*Set task A*
Write out the part of the passage on eutectic in single crystal superalloy castings that begins at the words "The alloy used" and stops after the words "the corresponding structure.".

*Reading passage*
Experimental Observation on the Upward Accumulation of Eutectic in Single Crystal Superalloy Castings

Dexin Ma1* and Yunxing Zhao2

1Shenzhen Wedge Central South Research Institute Co. Ltd., China

2Powder Metallurgy Research Institute, Central South University, China

*Corresponding author:Dexin Ma, Shenzhen Wedge Central South Research Institute Co. Ltd., Shenzhen 518045, Chinaa

Submission: March 17, 2023;Published: April 10, 2023

DOI: 10.31031/RDMS.2023.18.000942

ISSN: 2576-8840
Volume 18 Issue 3

Abstract

The γ/γ’-eutectic structure in the single crystal blade castings of superalloy CMSX-4 was examined. It was observed that the as-cast eutectic in the airfoil region was uniformly distributed and could be nearly completely eliminated during solution heat treatment. In the platform, however, significant difference in the eutectic appearance between top and bottom surface was detected. The as-cast eutectic in the top region was measure to be several times more than that at the bottom. Even after standard heat treatment, there is still a number of residual eutectic remaining undissolved at the platform top. This phenomenon, called as upward accumulation of eutectic structure, is attributed to the upward transmission of γ′-forming elements by means of diffusion and convection, resulting in an eutectic concentrated region at the top of the casting part.

Keywords:Superalloy; Single crystal; Blade casting; Eutectic; Upward accumulation

Short Communication

Aero-engine is the most advanced product in modern manufacturing industry, in which the Single Crystal (SC) blades of superalloys are the most important components. At present, all advanced aero-engines are characterized by the application of SC blades, which are fabricated by directional solidification technology. During the solidification process, the γ phase grows from the alloy melt in the form of columnar dendrite, and the γ/γ′-eutectic phase precipitates from the interdendritic residual liquid at the final step of the solidification process. In order to improve the strengthening effect of precipitation phase in the alloy, more and more γ′-phase forming elements were added. This makes the volume fraction of γ/γ′- eutectic in the as-cast structure increase continuously. In the as-cast microstructure of the second and third generation SC superalloys, the γ/γ′-fraction may even exceed 10% [1]. In the past few decades, the study of eutectic structure has mainly focused on the morphology, size and volume fraction of eutectic with solidification conditions [1-5]. In addition, the nucleation and growth of eutectic in the interdendritic liquid were studied in detail [6-8]. In this paper, the as-cast and solution heat treated microstructures of SC blade castings were investigated, to detect the distribution of eutectic in both structures

The alloy used in the experiment is the second-generation SC superalloy CMSX-4 with the nominal composition (wt pct) of 6.4Cr, 9.6Co, 0.6Mo, 6.4W, 6.6Ta, 2.9Re, 5.7Al, 1.0Ti, 0.1Hf, and rest Ni. A group of single crystal turbine blades were cast in an industrial vacuum furnace of Bridgman type. The applied heater temperature and pouring temperature were 1550 °C, and the withdrawal velocity of the mold shell poured with alloy melt was 3mm/min. After the casting process, the blade castings were knocked out of the ceramic mold and mechanically separated from the casting cluster. After the sand blasting the blades were etched to reveal the macrostructure. A part of the blade castings were used to investigate the eutectic distribution in as-cast structure. For the other part of castings, the solid solution heat treatment was carried out to detect the corresponding structure.

*Set task B*
Give every one of the rows that follow the passage again, word for word, and leave the pictures out of your answer.

*Raw data*
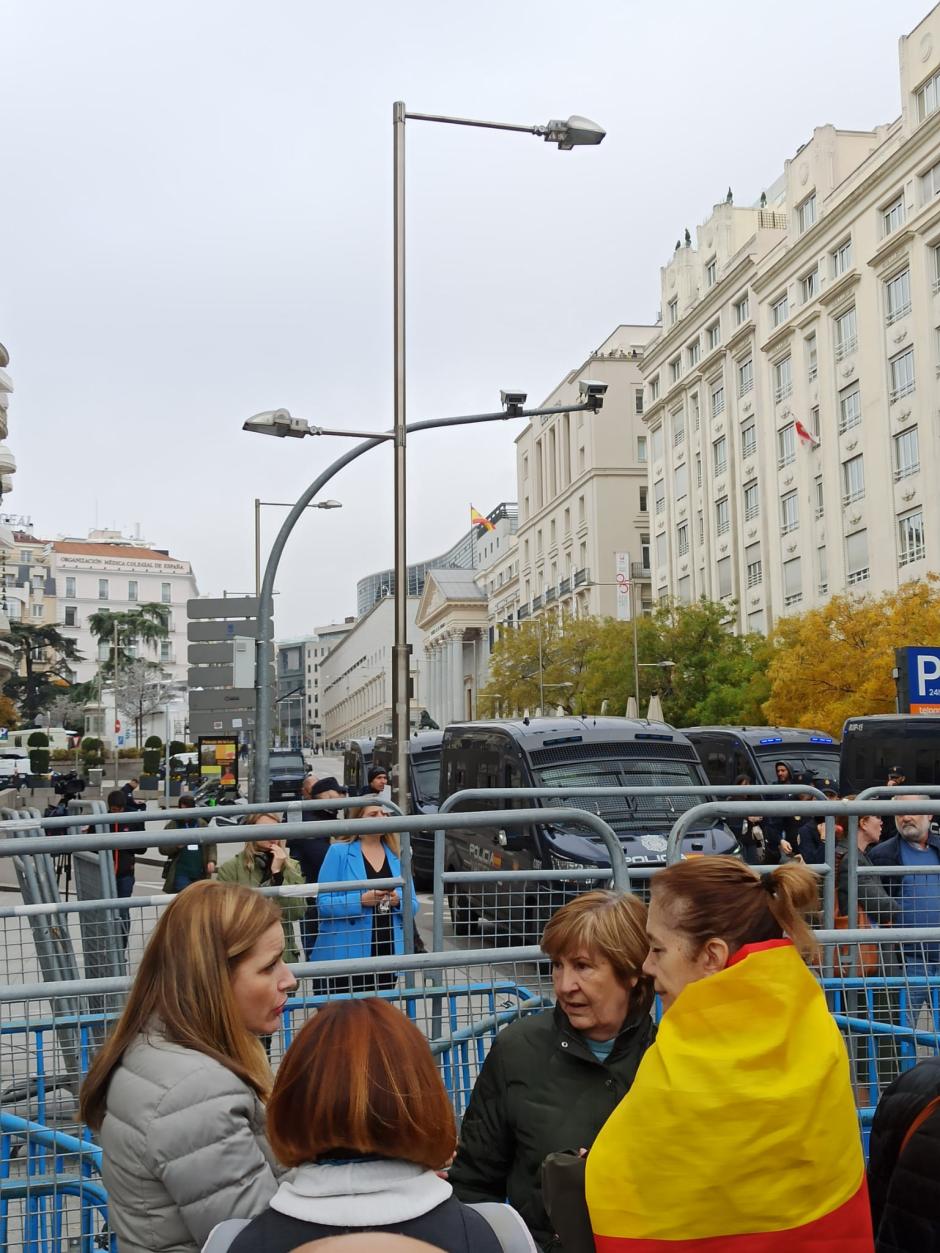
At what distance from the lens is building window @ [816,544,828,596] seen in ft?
171

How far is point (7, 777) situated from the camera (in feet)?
201

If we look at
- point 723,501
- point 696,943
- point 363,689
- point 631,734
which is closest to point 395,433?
point 631,734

*Response A*
The alloy used in the experiment is the second-generation SC superalloy CMSX-4 with the nominal composition (wt pct) of 6.4Cr, 9.6Co, 0.6Mo, 6.4W, 6.6Ta, 2.9Re, 5.7Al, 1.0Ti, 0.1Hf, and rest Ni. A group of single crystal turbine blades were cast in an industrial vacuum furnace of Bridgman type. The applied heater temperature and pouring temperature were 1550 °C, and the withdrawal velocity of the mold shell poured with alloy melt was 3mm/min. After the casting process, the blade castings were knocked out of the ceramic mold and mechanically separated from the casting cluster. After the sand blasting the blades were etched to reveal the macrostructure. A part of the blade castings were used to investigate the eutectic distribution in as-cast structure. For the other part of castings, the solid solution heat treatment was carried out to detect the corresponding structure.

*Response B*
At what distance from the lens is building window @ [816,544,828,596] seen in ft?
171

How far is point (7, 777) situated from the camera (in feet)?
201

If we look at
- point 723,501
- point 696,943
- point 363,689
- point 631,734
which is closest to point 395,433?
point 631,734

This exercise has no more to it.